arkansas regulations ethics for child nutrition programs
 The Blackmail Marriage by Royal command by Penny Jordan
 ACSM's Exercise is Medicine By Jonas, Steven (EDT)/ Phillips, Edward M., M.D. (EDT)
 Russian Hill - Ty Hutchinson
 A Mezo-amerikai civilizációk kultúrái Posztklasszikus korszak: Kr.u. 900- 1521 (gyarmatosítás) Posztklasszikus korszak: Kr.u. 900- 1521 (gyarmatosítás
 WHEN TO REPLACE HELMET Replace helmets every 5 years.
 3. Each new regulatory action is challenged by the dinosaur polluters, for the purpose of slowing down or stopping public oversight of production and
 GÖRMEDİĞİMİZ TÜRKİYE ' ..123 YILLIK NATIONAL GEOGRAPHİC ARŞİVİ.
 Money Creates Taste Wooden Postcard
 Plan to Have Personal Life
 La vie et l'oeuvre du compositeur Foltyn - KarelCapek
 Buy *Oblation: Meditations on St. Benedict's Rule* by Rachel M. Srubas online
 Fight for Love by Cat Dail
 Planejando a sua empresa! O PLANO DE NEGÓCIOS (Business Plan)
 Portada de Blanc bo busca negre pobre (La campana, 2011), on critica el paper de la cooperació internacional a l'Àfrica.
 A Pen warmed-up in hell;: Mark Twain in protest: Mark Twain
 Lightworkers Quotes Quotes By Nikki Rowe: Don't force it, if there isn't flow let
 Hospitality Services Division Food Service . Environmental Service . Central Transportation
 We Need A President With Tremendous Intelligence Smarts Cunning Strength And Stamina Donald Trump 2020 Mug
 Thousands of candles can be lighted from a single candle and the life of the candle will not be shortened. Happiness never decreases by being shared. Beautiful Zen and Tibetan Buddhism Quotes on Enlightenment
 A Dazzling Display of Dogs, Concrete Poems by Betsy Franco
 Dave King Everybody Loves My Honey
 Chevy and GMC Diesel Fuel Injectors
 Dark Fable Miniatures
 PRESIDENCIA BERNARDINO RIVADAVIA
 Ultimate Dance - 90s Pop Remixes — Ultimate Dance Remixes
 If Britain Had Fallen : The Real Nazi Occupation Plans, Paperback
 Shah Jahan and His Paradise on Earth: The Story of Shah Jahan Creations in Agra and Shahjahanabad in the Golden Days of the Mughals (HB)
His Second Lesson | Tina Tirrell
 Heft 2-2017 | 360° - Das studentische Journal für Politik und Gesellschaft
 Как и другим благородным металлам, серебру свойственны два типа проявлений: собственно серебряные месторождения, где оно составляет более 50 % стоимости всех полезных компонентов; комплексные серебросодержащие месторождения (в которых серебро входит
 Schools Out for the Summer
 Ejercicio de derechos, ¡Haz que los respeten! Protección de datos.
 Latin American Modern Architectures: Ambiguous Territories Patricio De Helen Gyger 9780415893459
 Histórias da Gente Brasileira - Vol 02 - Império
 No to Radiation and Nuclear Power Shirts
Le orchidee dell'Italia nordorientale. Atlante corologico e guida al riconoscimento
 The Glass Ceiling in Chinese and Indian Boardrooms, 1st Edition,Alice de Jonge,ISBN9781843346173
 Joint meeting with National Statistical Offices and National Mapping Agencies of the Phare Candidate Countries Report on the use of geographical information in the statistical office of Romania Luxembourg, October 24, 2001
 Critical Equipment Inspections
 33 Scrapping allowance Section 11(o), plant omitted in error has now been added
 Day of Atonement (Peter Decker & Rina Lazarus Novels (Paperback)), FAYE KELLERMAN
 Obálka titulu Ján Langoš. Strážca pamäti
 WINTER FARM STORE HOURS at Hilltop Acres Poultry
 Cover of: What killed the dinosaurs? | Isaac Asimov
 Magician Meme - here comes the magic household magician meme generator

What you are asked to do: Repeat exactly the lines of the listing above, from the one with "A Dazzling Display" down to the one with "Cover of: What"; both of those lines belong in the range.

Task result:
 A Dazzling Display of Dogs, Concrete Poems by Betsy Franco
 Dave King Everybody Loves My Honey
 Chevy and GMC Diesel Fuel Injectors
 Dark Fable Miniatures
 PRESIDENCIA BERNARDINO RIVADAVIA
 Ultimate Dance - 90s Pop Remixes — Ultimate Dance Remixes
 If Britain Had Fallen : The Real Nazi Occupation Plans, Paperback
 Shah Jahan and His Paradise on Earth: The Story of Shah Jahan Creations in Agra and Shahjahanabad in the Golden Days of the Mughals (HB)
His Second Lesson | Tina Tirrell
 Heft 2-2017 | 360° - Das studentische Journal für Politik und Gesellschaft
 Как и другим благородным металлам, серебру свойственны два типа проявлений: собственно серебряные месторождения, где оно составляет более 50 % стоимости всех полезных компонентов; комплексные серебросодержащие месторождения (в которых серебро входит
 Schools Out for the Summer
 Ejercicio de derechos, ¡Haz que los respeten! Protección de datos.
 Latin American Modern Architectures: Ambiguous Territories Patricio De Helen Gyger 9780415893459
 Histórias da Gente Brasileira - Vol 02 - Império
 No to Radiation and Nuclear Power Shirts
Le orchidee dell'Italia nordorientale. Atlante corologico e guida al riconoscimento
 The Glass Ceiling in Chinese and Indian Boardrooms, 1st Edition,Alice de Jonge,ISBN9781843346173
 Joint meeting with National Statistical Offices and National Mapping Agencies of the Phare Candidate Countries Report on the use of geographical information in the statistical office of Romania Luxembourg, October 24, 2001
 Critical Equipment Inspections
 33 Scrapping allowance Section 11(o), plant omitted in error has now been added
 Day of Atonement (Peter Decker & Rina Lazarus Novels (Paperback)), FAYE KELLERMAN
 Obálka titulu Ján Langoš. Strážca pamäti
 WINTER FARM STORE HOURS at Hilltop Acres Poultry
 Cover of: What killed the dinosaurs? | Isaac Asimov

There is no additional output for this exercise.